═══ Records supplied ═══

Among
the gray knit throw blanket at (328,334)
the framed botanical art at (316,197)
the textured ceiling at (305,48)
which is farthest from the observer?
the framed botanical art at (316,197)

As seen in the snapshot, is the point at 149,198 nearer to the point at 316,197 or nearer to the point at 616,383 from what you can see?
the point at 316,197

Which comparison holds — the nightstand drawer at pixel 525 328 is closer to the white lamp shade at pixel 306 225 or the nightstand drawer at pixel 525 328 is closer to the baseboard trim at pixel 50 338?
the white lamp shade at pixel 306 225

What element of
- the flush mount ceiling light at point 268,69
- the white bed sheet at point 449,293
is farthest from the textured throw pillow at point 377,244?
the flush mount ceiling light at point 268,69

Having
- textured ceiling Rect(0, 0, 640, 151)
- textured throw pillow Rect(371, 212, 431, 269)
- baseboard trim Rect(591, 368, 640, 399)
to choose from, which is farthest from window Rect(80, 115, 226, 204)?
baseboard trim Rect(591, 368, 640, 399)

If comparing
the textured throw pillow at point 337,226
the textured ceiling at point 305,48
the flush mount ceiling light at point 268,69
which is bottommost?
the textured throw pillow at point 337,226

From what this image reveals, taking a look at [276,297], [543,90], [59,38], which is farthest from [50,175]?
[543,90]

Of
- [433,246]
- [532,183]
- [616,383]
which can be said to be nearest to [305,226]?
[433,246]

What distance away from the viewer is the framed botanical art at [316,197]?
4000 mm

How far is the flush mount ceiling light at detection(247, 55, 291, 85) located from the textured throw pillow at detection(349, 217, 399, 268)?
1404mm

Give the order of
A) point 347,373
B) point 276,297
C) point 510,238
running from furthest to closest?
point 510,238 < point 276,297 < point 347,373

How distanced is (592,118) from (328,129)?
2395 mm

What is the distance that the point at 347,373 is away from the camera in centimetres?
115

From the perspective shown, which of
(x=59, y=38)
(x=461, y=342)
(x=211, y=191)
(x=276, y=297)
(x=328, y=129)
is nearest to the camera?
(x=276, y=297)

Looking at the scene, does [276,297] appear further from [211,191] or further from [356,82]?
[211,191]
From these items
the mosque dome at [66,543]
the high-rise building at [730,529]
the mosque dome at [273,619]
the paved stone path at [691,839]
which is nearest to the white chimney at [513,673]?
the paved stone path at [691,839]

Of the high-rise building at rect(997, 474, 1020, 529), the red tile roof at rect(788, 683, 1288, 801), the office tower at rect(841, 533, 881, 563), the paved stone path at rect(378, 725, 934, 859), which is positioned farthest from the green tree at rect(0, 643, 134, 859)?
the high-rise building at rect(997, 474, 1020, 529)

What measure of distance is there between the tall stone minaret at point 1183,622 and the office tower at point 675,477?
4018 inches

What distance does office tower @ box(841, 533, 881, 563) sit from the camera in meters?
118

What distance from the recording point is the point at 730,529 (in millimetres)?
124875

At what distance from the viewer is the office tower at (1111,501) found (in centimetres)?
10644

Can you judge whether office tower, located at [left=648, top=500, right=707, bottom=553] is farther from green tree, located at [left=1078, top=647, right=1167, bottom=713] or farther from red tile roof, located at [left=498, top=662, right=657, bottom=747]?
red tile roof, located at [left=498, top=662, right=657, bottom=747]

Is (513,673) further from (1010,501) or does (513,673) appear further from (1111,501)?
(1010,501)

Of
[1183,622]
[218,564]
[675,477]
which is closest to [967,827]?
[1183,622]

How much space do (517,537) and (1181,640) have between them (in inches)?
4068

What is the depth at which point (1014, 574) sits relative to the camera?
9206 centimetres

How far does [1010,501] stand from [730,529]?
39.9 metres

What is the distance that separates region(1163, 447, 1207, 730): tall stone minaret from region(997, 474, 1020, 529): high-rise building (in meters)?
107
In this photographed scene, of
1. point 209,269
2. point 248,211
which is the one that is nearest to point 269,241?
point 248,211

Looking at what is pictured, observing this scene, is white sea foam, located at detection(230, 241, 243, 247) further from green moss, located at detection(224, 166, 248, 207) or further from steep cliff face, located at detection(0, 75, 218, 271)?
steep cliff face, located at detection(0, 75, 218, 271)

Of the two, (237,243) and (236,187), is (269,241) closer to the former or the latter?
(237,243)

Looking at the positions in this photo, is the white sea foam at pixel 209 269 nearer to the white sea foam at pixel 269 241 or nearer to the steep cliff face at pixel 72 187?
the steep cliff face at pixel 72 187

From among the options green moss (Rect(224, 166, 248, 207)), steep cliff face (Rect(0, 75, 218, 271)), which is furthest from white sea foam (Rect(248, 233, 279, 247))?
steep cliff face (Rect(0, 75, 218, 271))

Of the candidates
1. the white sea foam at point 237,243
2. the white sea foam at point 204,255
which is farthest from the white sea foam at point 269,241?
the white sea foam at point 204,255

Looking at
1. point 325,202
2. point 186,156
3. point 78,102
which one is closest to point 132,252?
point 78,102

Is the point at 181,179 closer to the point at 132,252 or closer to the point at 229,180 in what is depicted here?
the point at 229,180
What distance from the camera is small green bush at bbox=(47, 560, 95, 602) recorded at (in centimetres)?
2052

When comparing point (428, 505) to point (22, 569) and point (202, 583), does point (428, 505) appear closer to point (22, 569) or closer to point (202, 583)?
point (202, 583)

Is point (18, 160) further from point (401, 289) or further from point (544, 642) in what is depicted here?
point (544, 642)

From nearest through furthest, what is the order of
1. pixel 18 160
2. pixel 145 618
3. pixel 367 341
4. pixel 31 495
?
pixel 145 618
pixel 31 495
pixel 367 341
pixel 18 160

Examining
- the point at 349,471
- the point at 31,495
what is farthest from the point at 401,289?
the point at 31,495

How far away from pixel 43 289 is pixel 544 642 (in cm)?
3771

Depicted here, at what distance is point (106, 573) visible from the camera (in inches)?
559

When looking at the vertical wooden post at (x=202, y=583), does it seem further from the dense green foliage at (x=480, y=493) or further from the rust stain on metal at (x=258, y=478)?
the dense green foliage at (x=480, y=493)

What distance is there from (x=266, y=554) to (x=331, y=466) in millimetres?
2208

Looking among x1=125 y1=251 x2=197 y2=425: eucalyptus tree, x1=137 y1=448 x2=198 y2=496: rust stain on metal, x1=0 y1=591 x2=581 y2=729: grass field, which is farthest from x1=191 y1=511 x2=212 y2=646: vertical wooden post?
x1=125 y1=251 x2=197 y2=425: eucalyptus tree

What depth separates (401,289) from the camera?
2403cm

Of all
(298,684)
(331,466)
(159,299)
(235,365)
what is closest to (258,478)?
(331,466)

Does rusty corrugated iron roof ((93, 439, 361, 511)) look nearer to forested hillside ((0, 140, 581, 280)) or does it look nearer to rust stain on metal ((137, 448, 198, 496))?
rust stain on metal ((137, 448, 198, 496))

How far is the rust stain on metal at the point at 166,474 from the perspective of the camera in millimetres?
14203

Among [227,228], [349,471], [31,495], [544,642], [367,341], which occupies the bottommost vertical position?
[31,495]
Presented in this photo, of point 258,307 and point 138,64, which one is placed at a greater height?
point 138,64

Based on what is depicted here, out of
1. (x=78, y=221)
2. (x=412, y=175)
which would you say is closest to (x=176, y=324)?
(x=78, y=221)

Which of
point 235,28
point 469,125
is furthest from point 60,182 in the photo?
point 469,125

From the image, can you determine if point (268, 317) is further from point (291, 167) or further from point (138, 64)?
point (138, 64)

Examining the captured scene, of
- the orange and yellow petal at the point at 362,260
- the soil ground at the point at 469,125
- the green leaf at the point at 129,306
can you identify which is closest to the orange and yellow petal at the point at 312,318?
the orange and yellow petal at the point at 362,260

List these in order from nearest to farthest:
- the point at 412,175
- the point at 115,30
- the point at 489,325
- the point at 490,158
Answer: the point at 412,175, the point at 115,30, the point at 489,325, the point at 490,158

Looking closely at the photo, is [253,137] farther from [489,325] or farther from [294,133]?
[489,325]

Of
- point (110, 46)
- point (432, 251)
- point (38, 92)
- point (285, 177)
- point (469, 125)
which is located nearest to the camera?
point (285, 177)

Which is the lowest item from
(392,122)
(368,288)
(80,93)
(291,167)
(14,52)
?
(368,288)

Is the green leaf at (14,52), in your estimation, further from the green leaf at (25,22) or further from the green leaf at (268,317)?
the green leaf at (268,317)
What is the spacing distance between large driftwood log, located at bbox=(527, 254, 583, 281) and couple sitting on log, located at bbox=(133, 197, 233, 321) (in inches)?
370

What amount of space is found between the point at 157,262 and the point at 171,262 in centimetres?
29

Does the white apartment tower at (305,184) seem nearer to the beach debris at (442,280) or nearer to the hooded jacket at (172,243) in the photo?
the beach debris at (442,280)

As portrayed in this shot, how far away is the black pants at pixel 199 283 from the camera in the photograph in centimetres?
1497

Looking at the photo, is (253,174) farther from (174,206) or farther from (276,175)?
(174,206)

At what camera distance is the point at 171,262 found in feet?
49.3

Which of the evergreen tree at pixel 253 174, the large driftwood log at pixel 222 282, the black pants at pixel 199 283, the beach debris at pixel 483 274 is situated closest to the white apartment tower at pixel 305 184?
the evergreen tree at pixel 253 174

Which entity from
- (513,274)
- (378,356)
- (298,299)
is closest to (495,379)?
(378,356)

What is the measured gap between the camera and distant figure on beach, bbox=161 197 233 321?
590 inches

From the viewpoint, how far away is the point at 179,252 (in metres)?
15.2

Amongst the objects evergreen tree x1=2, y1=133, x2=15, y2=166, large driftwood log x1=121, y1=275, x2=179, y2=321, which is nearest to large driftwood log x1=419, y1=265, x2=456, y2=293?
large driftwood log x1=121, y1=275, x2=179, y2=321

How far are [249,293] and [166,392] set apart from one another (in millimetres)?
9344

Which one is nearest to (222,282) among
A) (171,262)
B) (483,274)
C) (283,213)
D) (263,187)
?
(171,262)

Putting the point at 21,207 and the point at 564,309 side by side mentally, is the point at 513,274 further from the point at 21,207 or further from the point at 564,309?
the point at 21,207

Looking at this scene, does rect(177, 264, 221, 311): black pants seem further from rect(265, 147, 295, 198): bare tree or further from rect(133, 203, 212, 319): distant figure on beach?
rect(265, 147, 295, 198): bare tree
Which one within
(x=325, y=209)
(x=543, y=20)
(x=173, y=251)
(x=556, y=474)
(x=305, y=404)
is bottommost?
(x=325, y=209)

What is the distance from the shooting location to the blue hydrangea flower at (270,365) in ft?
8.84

═══

* **Directions**
Give everything from the line containing "What is the measured" down to the end of the items as a numbered list, skipping blank lines.

* **Solution to this exercise**
1. What is the measured gap between the camera and distant figure on beach, bbox=161 197 233 321?
2. 590 inches
3. From the viewpoint, how far away is the point at 179,252 (in metres)?
4. 15.2
5. Amongst the objects evergreen tree x1=2, y1=133, x2=15, y2=166, large driftwood log x1=121, y1=275, x2=179, y2=321, which is nearest to large driftwood log x1=419, y1=265, x2=456, y2=293?
6. large driftwood log x1=121, y1=275, x2=179, y2=321
7. How far are [249,293] and [166,392] set apart from one another (in millimetres)?
8. 9344
9. Which one is nearest to (222,282) among
10. A) (171,262)
11. B) (483,274)
12. C) (283,213)
13. D) (263,187)
14. ?
15. (171,262)
16. Putting the point at 21,207 and the point at 564,309 side by side mentally, is the point at 513,274 further from the point at 21,207 or further from the point at 564,309?
17. the point at 21,207
18. Looking at this scene, does rect(177, 264, 221, 311): black pants seem further from rect(265, 147, 295, 198): bare tree or further from rect(133, 203, 212, 319): distant figure on beach?
19. rect(265, 147, 295, 198): bare tree
20. Which one within
21. (x=325, y=209)
22. (x=543, y=20)
23. (x=173, y=251)
24. (x=556, y=474)
25. (x=305, y=404)
26. is bottommost?
27. (x=325, y=209)
28. What is the distance from the shooting location to the blue hydrangea flower at (270,365) in ft?
29. 8.84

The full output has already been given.